Psychiatric Assessments

Co–occurring mental health difficulties are relatively common among criminal and juvenile justice–involved individuals, including those who have committed sex offenses. Therefore, specialized psychiatric assessments are an important component of a comprehensive assessment process. Indeed, adult and juvenile sex offenders should, at the very least, receive mental health screenings as they enter the criminal or juvenile justice systems. When these screenings identify potential concerns, prompt referrals for further evaluation should be made to qualified mental health professionals.

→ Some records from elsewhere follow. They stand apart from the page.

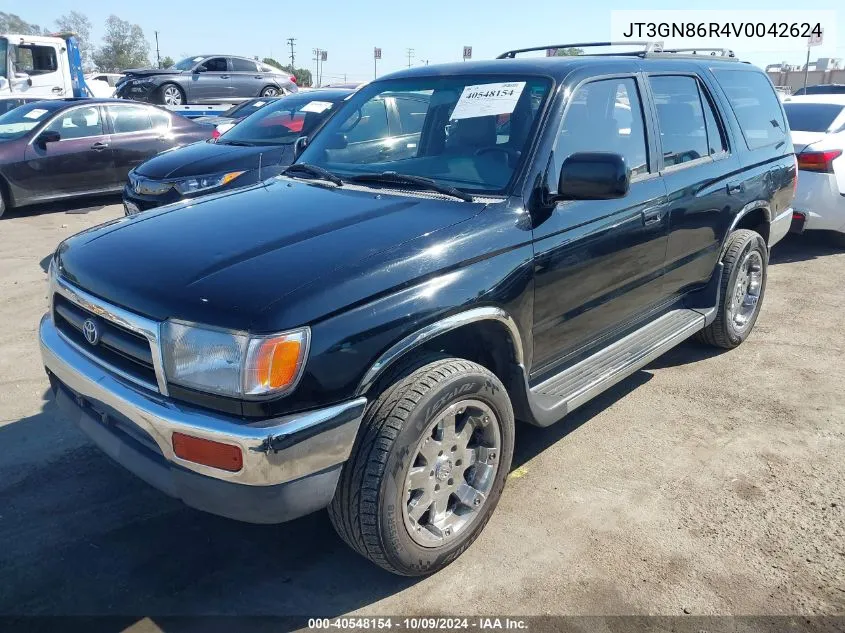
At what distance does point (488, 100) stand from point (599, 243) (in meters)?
0.87

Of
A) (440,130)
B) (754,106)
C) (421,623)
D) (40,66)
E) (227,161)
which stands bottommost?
(421,623)

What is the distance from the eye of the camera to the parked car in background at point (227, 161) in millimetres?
6785

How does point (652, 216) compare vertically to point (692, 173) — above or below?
below

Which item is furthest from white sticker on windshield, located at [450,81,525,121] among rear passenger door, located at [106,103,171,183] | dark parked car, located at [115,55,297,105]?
dark parked car, located at [115,55,297,105]

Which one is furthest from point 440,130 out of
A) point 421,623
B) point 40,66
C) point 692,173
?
point 40,66

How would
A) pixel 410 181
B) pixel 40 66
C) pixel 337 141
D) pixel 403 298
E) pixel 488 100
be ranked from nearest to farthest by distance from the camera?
pixel 403 298 → pixel 410 181 → pixel 488 100 → pixel 337 141 → pixel 40 66

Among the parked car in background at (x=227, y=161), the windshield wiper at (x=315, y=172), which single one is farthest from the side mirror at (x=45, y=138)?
the windshield wiper at (x=315, y=172)

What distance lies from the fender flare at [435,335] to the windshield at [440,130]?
613 mm

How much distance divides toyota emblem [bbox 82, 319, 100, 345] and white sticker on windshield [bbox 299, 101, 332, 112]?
5799 millimetres

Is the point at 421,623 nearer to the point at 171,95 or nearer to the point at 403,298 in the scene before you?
the point at 403,298

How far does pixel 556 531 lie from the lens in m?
3.11

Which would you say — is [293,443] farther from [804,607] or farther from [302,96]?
[302,96]

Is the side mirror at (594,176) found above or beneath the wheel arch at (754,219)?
above

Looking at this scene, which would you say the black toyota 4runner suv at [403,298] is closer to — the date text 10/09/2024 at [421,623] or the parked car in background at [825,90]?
the date text 10/09/2024 at [421,623]
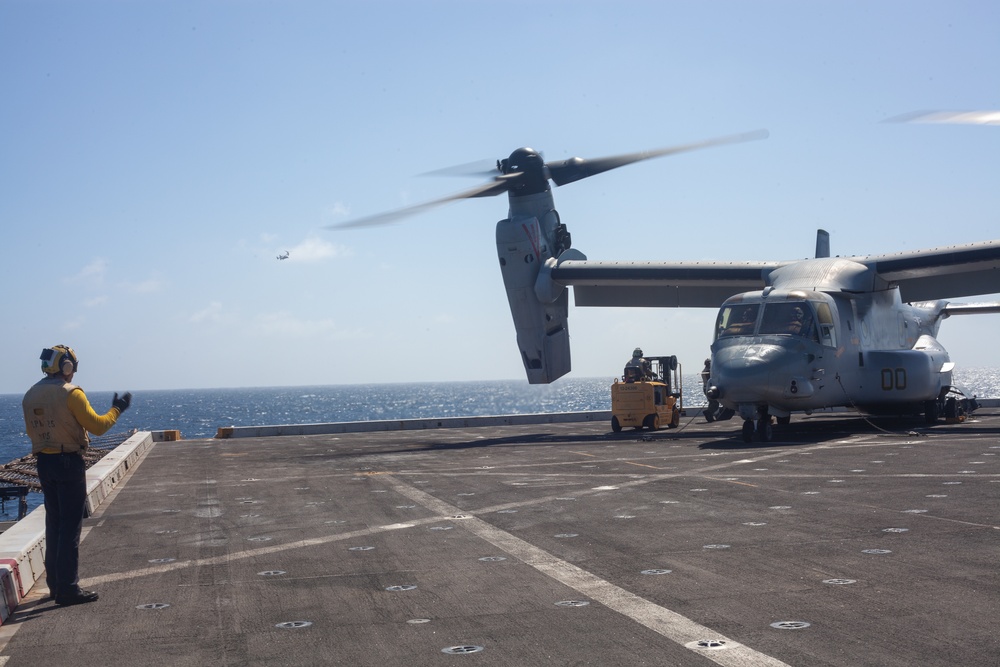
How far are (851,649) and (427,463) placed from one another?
13.3 metres

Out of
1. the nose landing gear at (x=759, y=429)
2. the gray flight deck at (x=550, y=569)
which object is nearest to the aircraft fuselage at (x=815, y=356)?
A: the nose landing gear at (x=759, y=429)

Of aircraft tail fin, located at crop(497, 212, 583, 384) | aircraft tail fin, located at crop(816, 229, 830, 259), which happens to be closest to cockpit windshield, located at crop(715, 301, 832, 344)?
aircraft tail fin, located at crop(497, 212, 583, 384)

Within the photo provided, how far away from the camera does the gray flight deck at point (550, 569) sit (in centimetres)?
564

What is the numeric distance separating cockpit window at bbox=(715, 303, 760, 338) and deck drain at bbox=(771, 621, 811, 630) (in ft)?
50.6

Ultimately, psychiatric assessments may lead to recommendations for adjunctive services such as psychotropic medication, individual therapy, and/or other interventions. Depending upon the nature and severity of these psychiatric concerns, recommended interventions may need to be initiated prior to or concurrent with offense–specific interventions. If left unaddressed, some mental health symptoms or disorders (e.g., attention–deficit/hyperactivity disorder or impulse control, psychotic, mood, or anxiety–related disorders) may interfere significantly with an individual’s ability to engage in or benefit fully from interventions or to maintain stability in the community.

Thorough psychiatric assessments can also be useful for identifying potential links between certain disorders (i.e., paraphilias) and the onset or maintenance of sexually problematic behaviors, particularly for adult sex offenders. In those instances, an important goal of the assessment process is to identify an appropriate course of intervention, which may include the use of pharmacological agents such as antiandrogens or selective serotonin reuptake inhibitors (SSRIs) (Abel et al., 1987; Abel et al., 1989; Berlin, 2000; Kafka, 2001; Kafka and Hennen, 2002; Prentky, 1997). Whether to manage mood disorders, mitigate psychotic symptoms, or reduce sexual urges or compulsions, these medications must be considered as an adjunct to a broader strategy of sex offender management (Berlin, 2000; Bradford & Greenberg, 1998; Grubin, 2000; Laws & O’Donohue, 1997; Prentky, 1997). (For additional information about these medications, see the Treatment section of this protocol.)

Finally, to ensure that the psychiatric needs of adult and juvenile sex offenders are understood and taken into account by all stakeholders who are responsible for management efforts, key information from these assessments must be shared, and their specific relevance to treatment and supervision interventions must be discussed. As always, when assessment information will be shared across agencies or disciplines, health/medical information–sharing policies must be established and/or reviewed, and relevant releases signed.